The man grumbled under his breath and handed over a further two silver coins, all but snatching the document from her the moment she moved to give it to him.
“I don’t know why you want such nonsense,” Lynetta laughed, shaking her head in amusement and pocketing the coins. “Lord Harold was a fool to believe in it, and so are you. There’s no such thing as space, or planets, or celestial beings that glow in the sky.”
“There is so much out there,” Adran insisted, his eyes lighting up and a blissful smile appearing on his lips, “more than we know, more than we could ever dream of.”
“Yes, lots and lots of darkness,” Lynetta said sternly, growing tired of hearing of strange things that didn’t exist. People would believe all sorts of foolish things if the right person said it, and unfortunately these Astronomers were quite influential, their network spreading across the realm and growing by the day. “There is nothing you can say to convince me otherwise, and if you had an ounce of intelligence about you, you’d close your ears to such talk. You dreamers are only wasting your time in thinking that there’s anything out there.”
Adran heaved a sigh; he heard it every day in the streets, the citizens of the realm disputing what the Astronomers said, deeming them trouble rousers and foolish men, but he believed in them, heart and soul.
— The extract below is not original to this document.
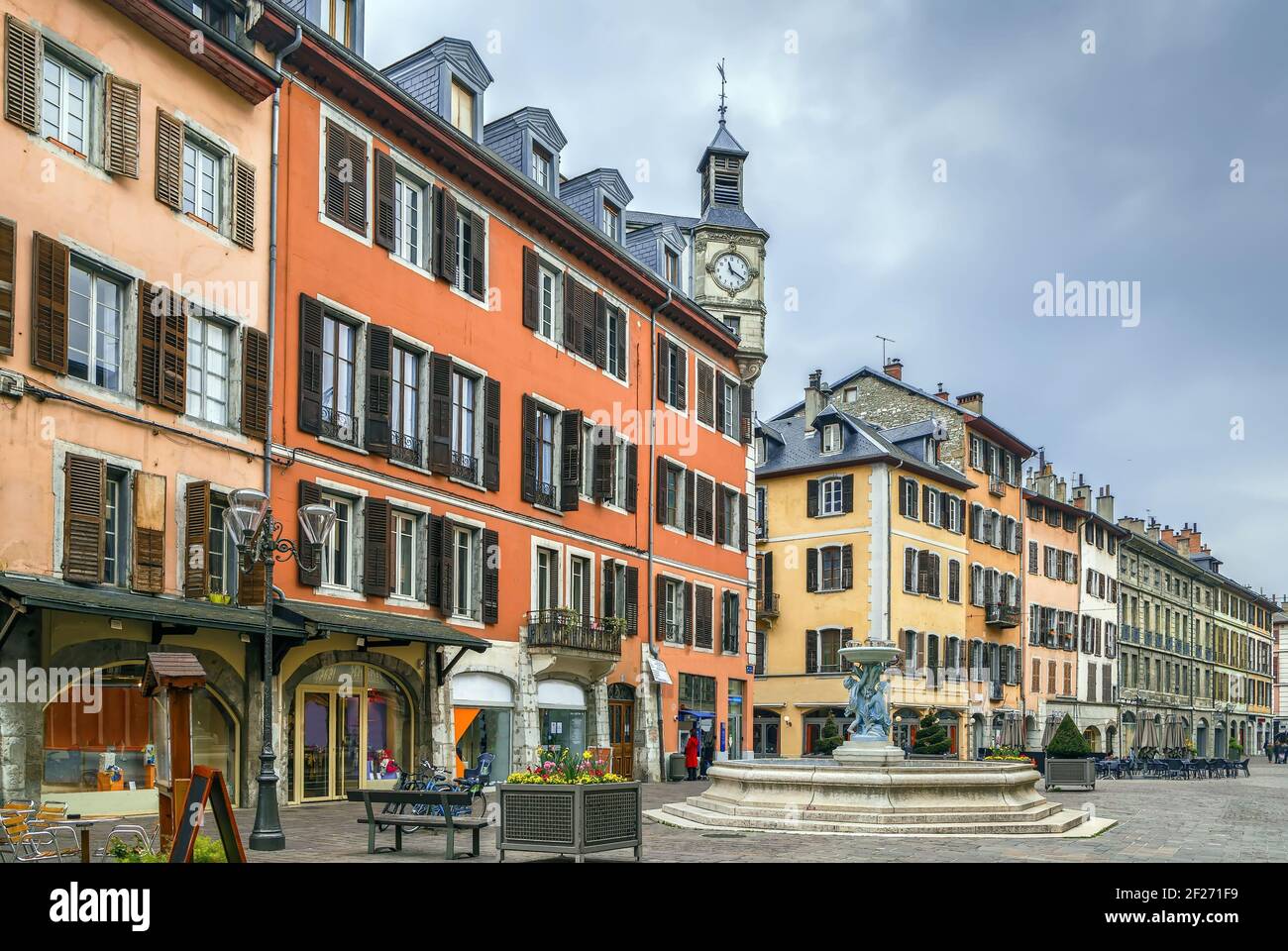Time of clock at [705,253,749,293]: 11:20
He believed in stars, and planets, and moons, he believed in them with every inch of his being. The only problem was they couldn’t see them, and so it was easy to dismiss their existence. But he was determined to support the Astronomers as much as he could, and see that the truth was known all over the land, from Nightfall all the way to Terith. “There is more to our world than meets the eye,” he said, “and I will find a way to prove it.”